GENEL KURUL KONUŞMASI
Konu: Uluslararası İşgücü Kanunu Tasarısı münasebetiyle
Yasama Yılı:1
Birleşim:116
Tarih:20.07.2016

MUSTAFA BALOĞLU (Konya) - Sayın Başkan, değerli milletvekilleri; Uluslararası İşgücü Kanunu Tasarısı üzerine şahsım adına söz aldım. Heyetinizi saygıyla selamlıyorum.

Öncelikle, 16 Temmuz akşamı Türk Silahlı Kuvvetlerinin ve devlet kurumlarının içerisine sızmış teröristlerin işgal ve darbe girişimiyle karşı karşıya kaldık. Bunları kınıyorum ve o işgal girişiminden hemen sonra şanlı milletin şanlı evlatları sokaklara dökülerek bu darbe girişimini geri püskürtmüş ve akamete uğratmıştır. Bu şanlı milletin şanlı evlatlarını saygıyla selamlıyorum. O anda tankların üzerine çıkan, tankların önünü kesen, kurşunlara göğsünü siper eden, yine, bütün, evlerinde, sokaklarda tepki gösteren bütün vatandaşlarımızı saygıyla selamlıyorum. Gazilerimize acil şifalar diliyorum. Şehitlerimize Allah'tan rahmet diliyorum, ailelerine sabırlar diliyorum.

Tabii, devletin içerisine sızmış bu teröristler bugüne kadar hiç boş durmadılar, bundan sonra da boş durmayacaklar. Bunlara karşı da tüm önlemlerin alınacağını ve özellikle bu girişimde bulunanların hakkında her türlü cezai tedbirin alınacağını buradan söylemek istiyorum.

Biraz önce Türkiye Barolar Birliğiyle birlikte il baro başkanlarımızın Meclisimizi ziyareti gerçekleşti. Bunun çok önemli olduğuna inanıyorum. Fakat bunların içerisinde paralel yapıya mensubiyeti bütün Konya halkı tarafından bilinen, hakkında paralel yapıya mensubiyetiyle ilgili defalarca suç duyurusunda bulunulmuş ve hatta baro tarafından paralel yapı toplantılarında alınan kararların baroda uygulandığıyla ilgili disiplin soruşturması açılmış Konya Baro Başkanının buraya gelebiliyor olmasını ve bu millî iradenin tecelligâhı olan Meclis çatısı altında bulunabiliyor olmasını kınıyorum ve bu arkadaşa karşı değerli Konya milletvekillerimizin Meclisin dışında göstermiş olduğu tepkiyi çok önemsiyorum, onlara teşekkür ediyorum ve onların arasında bulunmamaktan dolayı duyduğum derin üzüntüyü sizlerle paylaşmak istiyorum. (AK PARTİ sıralarından alkışlar) Bu bir aymazlıktır, bu bir onursuzluktur.
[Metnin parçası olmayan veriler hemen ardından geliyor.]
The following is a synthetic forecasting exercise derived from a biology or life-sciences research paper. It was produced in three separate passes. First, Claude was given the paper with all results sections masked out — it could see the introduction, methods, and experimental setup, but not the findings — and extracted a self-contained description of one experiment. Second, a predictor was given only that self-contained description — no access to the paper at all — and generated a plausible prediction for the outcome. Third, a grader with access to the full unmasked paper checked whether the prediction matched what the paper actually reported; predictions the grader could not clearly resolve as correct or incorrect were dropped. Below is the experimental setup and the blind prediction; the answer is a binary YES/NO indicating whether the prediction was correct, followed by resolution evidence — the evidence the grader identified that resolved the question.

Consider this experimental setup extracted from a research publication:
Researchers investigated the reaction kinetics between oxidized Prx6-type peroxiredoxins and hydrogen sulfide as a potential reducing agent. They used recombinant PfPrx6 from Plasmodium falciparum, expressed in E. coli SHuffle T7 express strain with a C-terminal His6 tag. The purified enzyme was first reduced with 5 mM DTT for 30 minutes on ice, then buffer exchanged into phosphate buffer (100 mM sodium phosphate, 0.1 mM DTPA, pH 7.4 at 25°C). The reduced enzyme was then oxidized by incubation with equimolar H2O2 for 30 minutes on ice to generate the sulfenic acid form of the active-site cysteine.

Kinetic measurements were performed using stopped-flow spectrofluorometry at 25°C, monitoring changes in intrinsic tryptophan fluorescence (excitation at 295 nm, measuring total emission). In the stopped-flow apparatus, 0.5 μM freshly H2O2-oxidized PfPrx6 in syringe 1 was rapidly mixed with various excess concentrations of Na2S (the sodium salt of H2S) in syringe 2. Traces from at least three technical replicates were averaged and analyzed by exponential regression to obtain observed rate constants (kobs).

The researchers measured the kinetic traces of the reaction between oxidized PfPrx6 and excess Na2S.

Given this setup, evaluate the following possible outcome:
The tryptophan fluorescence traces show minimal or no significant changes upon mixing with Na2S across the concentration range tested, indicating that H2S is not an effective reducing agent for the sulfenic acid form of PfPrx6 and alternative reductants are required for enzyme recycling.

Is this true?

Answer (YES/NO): NO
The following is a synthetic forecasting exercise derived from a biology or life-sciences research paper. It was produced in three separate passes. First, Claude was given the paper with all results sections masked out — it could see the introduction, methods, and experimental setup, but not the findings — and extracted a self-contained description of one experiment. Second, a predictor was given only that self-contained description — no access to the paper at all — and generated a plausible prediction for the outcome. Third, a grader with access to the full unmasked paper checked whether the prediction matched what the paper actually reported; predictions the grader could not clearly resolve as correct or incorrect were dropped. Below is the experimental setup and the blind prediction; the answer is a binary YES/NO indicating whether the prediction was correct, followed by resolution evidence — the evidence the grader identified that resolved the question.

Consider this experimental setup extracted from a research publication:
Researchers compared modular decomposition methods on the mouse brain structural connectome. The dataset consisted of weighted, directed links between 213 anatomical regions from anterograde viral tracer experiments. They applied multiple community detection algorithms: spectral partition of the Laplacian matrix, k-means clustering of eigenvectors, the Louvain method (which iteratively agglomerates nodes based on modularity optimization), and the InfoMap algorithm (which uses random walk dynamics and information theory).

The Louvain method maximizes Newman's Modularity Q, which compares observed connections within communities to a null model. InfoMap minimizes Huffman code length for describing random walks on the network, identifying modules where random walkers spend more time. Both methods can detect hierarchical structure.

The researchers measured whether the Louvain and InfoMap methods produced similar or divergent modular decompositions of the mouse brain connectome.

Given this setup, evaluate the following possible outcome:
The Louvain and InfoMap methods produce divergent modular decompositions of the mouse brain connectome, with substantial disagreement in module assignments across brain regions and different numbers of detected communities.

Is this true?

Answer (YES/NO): NO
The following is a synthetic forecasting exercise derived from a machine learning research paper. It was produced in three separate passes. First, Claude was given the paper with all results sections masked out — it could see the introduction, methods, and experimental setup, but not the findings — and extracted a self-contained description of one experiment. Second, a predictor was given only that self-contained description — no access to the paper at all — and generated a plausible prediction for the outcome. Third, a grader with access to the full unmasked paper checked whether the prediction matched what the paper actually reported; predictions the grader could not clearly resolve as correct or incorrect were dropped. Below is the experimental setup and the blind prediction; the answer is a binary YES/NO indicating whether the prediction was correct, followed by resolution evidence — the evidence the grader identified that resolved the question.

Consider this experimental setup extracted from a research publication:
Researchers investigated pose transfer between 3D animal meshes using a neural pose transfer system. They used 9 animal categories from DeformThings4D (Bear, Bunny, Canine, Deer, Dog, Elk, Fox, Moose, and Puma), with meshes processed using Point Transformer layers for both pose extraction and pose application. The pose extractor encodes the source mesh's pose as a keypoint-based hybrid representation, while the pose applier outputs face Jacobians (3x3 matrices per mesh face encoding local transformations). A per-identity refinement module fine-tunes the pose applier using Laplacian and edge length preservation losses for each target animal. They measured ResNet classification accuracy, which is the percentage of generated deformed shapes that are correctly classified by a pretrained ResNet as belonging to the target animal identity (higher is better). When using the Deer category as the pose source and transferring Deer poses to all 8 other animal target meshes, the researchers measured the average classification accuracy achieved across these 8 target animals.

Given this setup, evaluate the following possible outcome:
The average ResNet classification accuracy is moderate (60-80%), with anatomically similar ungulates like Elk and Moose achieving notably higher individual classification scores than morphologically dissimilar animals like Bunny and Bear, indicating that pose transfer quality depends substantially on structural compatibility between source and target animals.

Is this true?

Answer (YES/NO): NO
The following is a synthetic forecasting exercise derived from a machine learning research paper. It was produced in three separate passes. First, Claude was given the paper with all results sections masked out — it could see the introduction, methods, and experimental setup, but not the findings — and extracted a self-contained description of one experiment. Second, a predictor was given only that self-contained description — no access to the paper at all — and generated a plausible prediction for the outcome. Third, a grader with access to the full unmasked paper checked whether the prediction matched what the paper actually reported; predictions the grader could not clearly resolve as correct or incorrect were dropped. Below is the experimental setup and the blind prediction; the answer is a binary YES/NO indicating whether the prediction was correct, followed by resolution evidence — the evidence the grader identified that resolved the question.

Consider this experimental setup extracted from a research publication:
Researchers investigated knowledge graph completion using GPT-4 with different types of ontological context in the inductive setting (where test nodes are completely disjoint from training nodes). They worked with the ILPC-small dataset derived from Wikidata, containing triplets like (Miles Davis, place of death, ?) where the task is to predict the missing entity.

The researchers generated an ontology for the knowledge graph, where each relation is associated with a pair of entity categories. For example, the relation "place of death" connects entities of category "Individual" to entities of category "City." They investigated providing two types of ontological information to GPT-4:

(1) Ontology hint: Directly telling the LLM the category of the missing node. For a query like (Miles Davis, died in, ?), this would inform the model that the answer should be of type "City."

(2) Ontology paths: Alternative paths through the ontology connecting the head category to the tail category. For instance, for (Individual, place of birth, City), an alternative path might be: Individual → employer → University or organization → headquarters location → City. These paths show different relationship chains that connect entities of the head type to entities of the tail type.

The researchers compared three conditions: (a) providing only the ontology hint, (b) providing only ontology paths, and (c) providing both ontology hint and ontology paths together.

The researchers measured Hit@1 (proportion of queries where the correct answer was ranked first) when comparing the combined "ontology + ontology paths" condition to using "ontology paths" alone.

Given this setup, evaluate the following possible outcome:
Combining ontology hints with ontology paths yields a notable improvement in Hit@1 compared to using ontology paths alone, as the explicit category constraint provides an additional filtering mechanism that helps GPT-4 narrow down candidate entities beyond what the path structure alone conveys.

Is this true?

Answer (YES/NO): NO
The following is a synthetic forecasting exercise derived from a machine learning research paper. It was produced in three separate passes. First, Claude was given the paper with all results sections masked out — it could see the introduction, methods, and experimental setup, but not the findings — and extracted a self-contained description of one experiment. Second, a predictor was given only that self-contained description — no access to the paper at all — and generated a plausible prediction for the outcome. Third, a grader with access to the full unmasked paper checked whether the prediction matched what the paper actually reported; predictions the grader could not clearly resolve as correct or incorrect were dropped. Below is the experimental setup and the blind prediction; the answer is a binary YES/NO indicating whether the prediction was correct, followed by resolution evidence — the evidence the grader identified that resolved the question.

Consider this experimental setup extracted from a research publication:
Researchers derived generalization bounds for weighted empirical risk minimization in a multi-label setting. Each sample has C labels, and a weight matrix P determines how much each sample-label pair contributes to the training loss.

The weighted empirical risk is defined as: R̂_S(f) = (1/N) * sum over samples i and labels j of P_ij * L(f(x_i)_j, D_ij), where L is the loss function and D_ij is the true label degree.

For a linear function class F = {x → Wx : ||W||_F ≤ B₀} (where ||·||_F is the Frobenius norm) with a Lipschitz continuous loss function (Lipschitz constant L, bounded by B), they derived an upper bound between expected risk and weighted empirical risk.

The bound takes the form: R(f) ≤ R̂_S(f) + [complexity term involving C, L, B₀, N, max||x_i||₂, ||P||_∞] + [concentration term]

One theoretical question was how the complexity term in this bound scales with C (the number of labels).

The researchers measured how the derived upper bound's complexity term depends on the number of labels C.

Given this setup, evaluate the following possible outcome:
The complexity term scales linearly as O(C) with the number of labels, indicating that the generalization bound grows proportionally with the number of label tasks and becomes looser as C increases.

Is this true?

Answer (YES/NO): NO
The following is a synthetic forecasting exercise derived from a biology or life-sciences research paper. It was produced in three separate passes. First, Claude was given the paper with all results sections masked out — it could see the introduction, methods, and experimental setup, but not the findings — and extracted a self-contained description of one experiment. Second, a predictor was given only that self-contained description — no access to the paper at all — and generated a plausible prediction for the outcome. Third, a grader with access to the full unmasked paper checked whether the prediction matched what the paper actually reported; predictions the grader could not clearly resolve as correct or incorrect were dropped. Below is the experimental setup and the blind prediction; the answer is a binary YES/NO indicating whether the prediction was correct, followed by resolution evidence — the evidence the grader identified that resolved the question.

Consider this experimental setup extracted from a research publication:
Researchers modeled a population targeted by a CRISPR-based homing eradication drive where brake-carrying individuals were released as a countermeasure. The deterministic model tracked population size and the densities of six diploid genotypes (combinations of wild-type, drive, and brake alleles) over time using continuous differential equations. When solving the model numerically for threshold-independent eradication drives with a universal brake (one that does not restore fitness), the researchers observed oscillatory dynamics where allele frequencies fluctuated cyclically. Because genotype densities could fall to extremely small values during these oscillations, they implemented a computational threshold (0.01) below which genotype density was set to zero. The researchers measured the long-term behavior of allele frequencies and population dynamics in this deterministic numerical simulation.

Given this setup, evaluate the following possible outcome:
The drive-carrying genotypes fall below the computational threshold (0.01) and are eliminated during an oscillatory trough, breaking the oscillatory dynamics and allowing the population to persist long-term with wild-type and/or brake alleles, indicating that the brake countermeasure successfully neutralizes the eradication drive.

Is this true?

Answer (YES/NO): YES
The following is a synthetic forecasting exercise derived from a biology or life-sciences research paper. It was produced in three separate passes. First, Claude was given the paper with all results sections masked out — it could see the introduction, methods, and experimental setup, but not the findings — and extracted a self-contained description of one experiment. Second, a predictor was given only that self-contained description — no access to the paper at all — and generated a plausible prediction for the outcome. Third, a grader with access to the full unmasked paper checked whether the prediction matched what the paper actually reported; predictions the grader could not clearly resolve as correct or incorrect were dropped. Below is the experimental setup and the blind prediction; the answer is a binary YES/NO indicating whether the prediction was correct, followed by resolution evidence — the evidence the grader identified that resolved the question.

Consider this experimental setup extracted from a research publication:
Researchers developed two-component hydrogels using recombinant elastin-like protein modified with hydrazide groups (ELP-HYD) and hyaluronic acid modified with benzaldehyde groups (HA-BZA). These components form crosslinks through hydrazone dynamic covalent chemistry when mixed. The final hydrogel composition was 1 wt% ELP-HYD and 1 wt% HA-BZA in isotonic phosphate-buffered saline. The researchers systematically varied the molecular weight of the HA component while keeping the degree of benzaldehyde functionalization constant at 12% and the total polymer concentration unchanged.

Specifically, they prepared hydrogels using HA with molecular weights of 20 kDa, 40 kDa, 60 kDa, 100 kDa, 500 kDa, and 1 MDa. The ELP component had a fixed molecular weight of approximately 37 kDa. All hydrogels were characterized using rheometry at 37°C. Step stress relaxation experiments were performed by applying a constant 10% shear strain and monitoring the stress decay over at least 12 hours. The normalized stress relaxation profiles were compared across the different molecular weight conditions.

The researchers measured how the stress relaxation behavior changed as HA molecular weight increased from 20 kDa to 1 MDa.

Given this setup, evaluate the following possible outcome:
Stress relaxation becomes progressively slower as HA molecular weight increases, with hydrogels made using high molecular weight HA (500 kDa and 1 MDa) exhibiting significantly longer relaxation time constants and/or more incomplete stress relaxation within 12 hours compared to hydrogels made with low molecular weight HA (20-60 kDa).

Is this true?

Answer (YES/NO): NO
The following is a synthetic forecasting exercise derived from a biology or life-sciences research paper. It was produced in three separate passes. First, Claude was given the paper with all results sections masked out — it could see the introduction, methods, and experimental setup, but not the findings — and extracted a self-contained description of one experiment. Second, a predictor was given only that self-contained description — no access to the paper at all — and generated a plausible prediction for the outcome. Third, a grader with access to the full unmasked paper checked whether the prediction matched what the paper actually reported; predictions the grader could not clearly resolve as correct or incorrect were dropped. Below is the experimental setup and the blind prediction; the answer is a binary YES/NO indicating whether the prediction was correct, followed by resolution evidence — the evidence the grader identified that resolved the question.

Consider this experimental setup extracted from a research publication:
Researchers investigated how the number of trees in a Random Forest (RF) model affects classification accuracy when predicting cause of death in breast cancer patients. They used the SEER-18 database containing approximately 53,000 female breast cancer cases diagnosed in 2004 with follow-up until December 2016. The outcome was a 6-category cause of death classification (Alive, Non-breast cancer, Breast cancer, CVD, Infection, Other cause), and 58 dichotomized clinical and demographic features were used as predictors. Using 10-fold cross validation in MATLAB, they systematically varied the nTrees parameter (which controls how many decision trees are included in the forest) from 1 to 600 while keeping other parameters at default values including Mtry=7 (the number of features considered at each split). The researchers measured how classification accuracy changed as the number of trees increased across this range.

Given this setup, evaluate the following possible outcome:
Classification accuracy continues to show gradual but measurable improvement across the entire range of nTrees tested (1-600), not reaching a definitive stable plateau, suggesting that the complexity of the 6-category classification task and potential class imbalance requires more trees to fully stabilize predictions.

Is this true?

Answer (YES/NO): NO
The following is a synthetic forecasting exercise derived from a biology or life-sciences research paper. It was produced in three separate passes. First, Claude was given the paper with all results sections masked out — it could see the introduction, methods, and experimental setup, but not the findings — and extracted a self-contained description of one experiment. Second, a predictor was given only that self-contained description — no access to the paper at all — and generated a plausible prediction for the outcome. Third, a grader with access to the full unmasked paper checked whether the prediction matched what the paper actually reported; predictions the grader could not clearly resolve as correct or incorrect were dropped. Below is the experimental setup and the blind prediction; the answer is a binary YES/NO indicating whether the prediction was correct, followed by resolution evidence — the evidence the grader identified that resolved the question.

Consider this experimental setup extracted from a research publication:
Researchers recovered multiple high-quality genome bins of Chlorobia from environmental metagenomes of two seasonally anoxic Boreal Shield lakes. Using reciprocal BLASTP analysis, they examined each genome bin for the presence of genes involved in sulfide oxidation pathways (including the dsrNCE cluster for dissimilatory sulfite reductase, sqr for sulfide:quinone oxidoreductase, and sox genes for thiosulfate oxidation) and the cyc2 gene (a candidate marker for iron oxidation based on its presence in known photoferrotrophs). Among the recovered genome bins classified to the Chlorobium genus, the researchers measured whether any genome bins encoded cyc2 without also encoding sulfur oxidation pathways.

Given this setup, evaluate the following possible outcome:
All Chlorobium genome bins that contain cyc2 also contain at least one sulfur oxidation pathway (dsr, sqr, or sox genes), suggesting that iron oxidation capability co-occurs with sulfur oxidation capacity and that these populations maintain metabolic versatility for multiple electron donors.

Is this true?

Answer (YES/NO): NO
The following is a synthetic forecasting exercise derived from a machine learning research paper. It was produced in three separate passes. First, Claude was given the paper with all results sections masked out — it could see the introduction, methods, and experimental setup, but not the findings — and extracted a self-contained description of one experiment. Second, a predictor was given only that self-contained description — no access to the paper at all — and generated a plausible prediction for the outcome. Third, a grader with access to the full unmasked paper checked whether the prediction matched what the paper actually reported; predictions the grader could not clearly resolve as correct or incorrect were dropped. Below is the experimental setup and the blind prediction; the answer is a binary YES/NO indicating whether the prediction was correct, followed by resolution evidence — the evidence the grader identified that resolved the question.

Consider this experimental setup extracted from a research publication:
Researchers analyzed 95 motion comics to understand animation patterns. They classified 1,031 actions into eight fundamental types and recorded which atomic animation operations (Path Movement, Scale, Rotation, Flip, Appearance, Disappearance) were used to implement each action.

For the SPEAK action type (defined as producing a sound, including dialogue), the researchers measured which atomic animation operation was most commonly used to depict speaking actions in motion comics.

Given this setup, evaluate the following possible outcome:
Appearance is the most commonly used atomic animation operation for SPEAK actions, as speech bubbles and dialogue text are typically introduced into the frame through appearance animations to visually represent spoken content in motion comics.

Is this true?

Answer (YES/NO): YES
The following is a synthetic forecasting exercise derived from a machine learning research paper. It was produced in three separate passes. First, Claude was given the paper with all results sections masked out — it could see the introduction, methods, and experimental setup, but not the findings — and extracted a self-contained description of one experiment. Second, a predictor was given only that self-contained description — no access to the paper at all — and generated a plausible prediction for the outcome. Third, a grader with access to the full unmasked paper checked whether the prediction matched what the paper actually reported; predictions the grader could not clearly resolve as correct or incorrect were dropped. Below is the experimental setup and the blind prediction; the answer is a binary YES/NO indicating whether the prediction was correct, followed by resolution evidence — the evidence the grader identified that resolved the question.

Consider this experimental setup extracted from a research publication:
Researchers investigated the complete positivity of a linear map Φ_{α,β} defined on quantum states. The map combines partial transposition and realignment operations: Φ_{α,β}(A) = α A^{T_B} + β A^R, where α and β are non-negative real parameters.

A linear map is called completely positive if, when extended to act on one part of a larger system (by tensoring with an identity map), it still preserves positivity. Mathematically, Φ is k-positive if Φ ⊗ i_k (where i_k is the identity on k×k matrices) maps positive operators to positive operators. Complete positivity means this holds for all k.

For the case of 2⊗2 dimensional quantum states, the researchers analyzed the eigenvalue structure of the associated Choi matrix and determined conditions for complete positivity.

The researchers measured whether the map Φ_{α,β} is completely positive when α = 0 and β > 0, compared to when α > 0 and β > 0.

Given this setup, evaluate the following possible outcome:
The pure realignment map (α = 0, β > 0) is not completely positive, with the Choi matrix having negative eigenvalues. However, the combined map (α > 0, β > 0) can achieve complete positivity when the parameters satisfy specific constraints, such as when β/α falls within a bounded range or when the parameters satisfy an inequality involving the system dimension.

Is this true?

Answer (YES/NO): NO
ÇALIŞMA VE SOSYAL GÜVENLİK BAKANI SÜLEYMAN SOYLU (Trabzon) - Bravo Mustafa Bey!

MUSTAFA BALOĞLU (Devamla) - Paralel yapıya mensubiyeti herkes tarafından biliniyor olan bir baro başkanının bu Meclis çatısı altında bulunabiliyor olmasını, o mensubiyet tarafından bombalanmış olan millî iradenin tecelligâhı bir çatının altına gelebiliyor olmasını tekrar kınıyorum, bir aymazlık olarak kabul ediyorum.

MEHMET METİNER (İstanbul) - Birkaç rektör de burada ağırlandı, onları da söyle, milletin Meclisinde.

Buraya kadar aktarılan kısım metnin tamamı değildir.